P. W.: Tak jak wspominałem wcześniej – tak. Uważam, że był to dla nas bardzo dobry okres przygotowań. Wydaje mi się, że nie obciążyliśmy również, aż tak bardzo organizmu. Obecnie po odpoczynku zaczęliśmy przygotowania do sezonu. Starty w przełajach pozwalają nam zacząć pracę z trochę wyższego pułapu. Mam nadzieję, że wpłynie to korzystnie na wynik w nadchodzącym sezonie. Dodatkowo, na 100% podnieśliśmy nasze umiejętności techniczne, co przy tym samym wysiłku zaowocuje lepszym panowaniem nad rowerem, a co za tym idzie szybszym pokonaniem trasy. Zupełnie innym aspektem było testowanie sprzętu. Piotr i Tomek testowali nowe ramy Accenta do przełaju. Na pewno ich uwagi przyczynią się do powstania jeszcze lepszego produktu. Rower przełajowy to idealne rozwiązanie na zimę również dla tych, którzy nie biorą udziału w wyścigach. Pozwala wykonać treningi szosowe i równocześnie wjechać w teren, co dużo nowych możliwości.
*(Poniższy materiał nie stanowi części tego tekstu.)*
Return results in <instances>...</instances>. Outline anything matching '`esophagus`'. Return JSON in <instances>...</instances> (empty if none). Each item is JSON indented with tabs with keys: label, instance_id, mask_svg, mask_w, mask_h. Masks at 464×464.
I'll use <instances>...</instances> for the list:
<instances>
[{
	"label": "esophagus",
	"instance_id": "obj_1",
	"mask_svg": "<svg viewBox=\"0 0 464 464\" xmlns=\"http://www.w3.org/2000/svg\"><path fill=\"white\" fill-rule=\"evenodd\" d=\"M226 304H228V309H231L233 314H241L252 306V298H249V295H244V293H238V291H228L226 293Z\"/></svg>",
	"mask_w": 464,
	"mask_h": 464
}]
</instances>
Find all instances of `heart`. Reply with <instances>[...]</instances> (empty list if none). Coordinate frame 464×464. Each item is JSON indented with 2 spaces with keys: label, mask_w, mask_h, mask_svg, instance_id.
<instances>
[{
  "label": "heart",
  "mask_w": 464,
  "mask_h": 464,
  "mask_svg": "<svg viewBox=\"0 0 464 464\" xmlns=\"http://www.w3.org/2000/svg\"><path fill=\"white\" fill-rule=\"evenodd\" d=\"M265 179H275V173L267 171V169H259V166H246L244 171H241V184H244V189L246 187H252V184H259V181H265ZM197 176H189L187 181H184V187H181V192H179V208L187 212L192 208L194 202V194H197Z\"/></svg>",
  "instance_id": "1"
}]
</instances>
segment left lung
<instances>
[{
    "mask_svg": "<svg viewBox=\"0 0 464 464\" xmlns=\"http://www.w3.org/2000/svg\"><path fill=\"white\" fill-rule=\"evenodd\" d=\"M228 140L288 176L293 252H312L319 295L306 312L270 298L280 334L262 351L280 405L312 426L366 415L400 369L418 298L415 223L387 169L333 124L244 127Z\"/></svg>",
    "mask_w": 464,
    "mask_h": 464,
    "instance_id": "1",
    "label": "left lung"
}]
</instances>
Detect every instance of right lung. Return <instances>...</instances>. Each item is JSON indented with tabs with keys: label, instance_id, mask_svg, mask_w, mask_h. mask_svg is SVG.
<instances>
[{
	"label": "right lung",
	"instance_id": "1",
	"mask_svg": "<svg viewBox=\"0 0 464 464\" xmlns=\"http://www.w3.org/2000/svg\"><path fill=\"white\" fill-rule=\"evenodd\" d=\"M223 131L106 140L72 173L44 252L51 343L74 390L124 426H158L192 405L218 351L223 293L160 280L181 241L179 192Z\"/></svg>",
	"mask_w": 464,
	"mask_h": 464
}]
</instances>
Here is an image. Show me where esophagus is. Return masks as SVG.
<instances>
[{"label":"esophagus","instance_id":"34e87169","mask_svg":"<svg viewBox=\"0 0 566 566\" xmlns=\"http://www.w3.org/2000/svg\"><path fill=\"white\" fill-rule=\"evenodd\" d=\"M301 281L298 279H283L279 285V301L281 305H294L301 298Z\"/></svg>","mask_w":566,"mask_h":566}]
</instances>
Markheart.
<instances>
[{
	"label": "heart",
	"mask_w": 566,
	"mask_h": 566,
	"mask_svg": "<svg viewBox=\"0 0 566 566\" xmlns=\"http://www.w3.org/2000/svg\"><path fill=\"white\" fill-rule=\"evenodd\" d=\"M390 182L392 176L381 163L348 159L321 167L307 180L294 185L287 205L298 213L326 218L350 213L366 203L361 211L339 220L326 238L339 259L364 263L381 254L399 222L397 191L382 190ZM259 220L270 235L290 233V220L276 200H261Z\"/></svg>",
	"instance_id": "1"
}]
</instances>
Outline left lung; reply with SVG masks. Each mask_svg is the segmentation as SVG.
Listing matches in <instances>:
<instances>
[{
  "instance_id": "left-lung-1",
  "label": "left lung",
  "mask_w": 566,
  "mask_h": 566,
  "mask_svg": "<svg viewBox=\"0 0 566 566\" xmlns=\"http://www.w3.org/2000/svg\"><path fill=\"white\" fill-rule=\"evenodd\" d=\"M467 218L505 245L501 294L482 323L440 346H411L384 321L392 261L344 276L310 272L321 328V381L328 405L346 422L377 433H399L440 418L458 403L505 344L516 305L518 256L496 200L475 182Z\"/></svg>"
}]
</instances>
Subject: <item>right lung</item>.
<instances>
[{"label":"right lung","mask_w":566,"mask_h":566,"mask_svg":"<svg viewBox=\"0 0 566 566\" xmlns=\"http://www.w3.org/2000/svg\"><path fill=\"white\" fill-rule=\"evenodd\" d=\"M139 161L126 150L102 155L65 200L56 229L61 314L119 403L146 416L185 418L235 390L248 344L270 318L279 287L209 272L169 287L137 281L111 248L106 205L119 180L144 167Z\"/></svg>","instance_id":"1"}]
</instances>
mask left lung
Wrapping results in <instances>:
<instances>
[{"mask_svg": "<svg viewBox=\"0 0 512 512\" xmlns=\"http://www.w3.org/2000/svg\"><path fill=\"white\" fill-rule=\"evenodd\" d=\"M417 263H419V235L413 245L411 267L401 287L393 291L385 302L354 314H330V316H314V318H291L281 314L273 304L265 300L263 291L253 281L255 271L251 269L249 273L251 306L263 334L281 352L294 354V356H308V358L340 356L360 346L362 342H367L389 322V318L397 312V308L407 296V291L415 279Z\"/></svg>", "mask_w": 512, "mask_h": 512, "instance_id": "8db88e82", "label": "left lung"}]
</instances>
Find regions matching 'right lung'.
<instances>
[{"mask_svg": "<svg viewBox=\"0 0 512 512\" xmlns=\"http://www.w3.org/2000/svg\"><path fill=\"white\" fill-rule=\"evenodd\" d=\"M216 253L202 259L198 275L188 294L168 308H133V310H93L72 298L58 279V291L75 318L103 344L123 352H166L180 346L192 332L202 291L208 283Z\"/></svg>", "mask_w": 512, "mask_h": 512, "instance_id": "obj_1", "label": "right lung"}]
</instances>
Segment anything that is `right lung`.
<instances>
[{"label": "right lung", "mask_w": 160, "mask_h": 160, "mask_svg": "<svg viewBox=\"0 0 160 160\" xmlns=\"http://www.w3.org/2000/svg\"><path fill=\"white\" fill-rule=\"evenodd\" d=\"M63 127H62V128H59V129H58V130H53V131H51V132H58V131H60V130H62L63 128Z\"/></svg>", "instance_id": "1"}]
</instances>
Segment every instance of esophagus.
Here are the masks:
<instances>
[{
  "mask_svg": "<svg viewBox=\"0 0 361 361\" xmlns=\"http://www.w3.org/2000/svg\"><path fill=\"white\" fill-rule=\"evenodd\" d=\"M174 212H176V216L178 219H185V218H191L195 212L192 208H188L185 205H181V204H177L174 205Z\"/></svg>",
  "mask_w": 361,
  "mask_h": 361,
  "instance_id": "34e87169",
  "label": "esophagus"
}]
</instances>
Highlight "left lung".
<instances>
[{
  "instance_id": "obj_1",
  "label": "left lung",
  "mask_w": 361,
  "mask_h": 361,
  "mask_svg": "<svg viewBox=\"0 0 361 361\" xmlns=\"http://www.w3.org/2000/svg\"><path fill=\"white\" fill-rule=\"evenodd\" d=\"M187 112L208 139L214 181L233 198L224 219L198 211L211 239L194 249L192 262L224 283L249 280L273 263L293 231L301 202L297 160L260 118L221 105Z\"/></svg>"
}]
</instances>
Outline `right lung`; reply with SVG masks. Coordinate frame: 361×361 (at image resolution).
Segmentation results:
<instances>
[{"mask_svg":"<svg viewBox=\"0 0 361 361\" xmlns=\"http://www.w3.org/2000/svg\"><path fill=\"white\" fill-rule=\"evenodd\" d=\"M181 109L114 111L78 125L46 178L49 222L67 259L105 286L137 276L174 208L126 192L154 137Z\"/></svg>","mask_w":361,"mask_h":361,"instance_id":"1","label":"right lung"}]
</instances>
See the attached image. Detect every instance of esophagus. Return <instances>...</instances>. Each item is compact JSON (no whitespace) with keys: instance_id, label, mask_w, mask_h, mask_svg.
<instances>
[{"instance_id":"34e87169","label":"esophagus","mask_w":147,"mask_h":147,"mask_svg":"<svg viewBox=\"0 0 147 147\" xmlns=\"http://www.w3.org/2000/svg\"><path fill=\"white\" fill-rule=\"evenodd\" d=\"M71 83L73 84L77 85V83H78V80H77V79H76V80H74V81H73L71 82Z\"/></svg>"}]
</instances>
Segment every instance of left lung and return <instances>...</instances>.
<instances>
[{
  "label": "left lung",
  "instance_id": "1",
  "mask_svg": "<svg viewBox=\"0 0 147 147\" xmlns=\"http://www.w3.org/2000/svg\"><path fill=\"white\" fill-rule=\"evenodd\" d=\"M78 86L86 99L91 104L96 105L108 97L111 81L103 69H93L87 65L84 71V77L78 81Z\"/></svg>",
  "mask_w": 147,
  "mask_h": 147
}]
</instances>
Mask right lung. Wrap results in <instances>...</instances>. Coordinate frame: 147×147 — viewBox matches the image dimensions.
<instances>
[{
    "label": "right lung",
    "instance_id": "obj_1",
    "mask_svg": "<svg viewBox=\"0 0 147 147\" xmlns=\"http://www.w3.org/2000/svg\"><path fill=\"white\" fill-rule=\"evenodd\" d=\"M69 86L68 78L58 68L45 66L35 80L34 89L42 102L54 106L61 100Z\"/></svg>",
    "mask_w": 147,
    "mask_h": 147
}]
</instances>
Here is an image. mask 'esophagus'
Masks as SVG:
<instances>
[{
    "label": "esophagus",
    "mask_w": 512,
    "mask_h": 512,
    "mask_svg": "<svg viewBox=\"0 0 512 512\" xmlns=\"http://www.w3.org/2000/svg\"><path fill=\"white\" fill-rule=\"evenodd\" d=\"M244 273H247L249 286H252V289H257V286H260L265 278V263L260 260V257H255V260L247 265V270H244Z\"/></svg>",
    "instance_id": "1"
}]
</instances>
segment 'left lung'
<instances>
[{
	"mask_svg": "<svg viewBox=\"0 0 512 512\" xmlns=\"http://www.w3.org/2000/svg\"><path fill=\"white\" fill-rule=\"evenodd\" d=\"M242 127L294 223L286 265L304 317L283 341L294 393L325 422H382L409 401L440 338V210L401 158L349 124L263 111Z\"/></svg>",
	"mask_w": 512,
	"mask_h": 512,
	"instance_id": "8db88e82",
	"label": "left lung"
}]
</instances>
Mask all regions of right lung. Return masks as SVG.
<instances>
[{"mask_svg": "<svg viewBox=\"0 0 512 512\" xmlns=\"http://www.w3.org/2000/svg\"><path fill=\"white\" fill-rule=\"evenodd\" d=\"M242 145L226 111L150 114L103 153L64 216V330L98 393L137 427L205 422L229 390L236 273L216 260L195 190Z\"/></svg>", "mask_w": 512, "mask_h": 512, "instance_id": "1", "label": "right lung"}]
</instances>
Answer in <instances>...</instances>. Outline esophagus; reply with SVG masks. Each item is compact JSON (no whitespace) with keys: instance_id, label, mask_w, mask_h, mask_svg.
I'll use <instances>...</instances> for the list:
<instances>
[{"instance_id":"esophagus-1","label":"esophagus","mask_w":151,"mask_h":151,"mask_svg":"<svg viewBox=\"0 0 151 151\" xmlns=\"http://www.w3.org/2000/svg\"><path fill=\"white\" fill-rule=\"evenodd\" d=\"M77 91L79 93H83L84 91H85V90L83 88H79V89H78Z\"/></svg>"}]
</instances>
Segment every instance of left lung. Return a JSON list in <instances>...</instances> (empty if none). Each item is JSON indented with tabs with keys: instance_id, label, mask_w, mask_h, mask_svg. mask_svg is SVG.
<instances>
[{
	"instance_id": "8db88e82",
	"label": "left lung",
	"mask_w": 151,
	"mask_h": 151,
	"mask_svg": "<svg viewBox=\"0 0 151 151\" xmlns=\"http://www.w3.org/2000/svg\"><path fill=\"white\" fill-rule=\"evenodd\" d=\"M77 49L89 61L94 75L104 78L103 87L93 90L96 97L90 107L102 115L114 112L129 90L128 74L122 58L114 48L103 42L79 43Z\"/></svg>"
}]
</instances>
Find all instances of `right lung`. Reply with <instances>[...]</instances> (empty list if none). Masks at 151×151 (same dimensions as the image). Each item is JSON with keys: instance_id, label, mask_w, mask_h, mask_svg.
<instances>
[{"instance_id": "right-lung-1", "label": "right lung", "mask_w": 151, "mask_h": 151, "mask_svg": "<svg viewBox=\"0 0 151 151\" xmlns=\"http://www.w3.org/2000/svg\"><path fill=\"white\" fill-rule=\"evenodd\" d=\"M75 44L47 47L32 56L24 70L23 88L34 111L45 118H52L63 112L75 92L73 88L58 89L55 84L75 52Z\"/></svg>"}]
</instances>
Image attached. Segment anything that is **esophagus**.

bikeWorld.pl.pl: Jakie plany drużyny na najbliższy czas?

P.W.: Obecnie zawodnicy przygotowują się indywidualnie do sezonu, który zbliża się bardzo szybko. Część osób trenuje w kraju, a kilku z nas planuje wyjazdy na zgrupowania. Najszybciej na treningi w bardziej sprzyjające miejsce wybiera się Paweł Urbańczyk, bo już na początku lutego. Pozostali z nas w marcu. Wszyscy są zmotywowani i wierzą, że obecny sezon będzie równie udany jak poprzedni. Przygotowujemy również sprzęt no kolejne wyzwania. Część drużyny przesiada się na 29 calowe Authory Revolt, a reszta zostaje przy Introvertach 26". Powoli docierają do nas również nowe komponenty, które będziemy testować w nadchodzącym sezonie. Również odświeżone zostaną nasze stroje. Mam nadzieje, że zespół Dobre Sklepy Rowerowe – Author będzie dobrze się prezentował i będziemy osiągać dobre wynik na zawodach.

bikeWorld.pl: Paweł, dziękuję za rozmowę i życzymy powodzenia całej drużynie w nadchodzącym sezonie!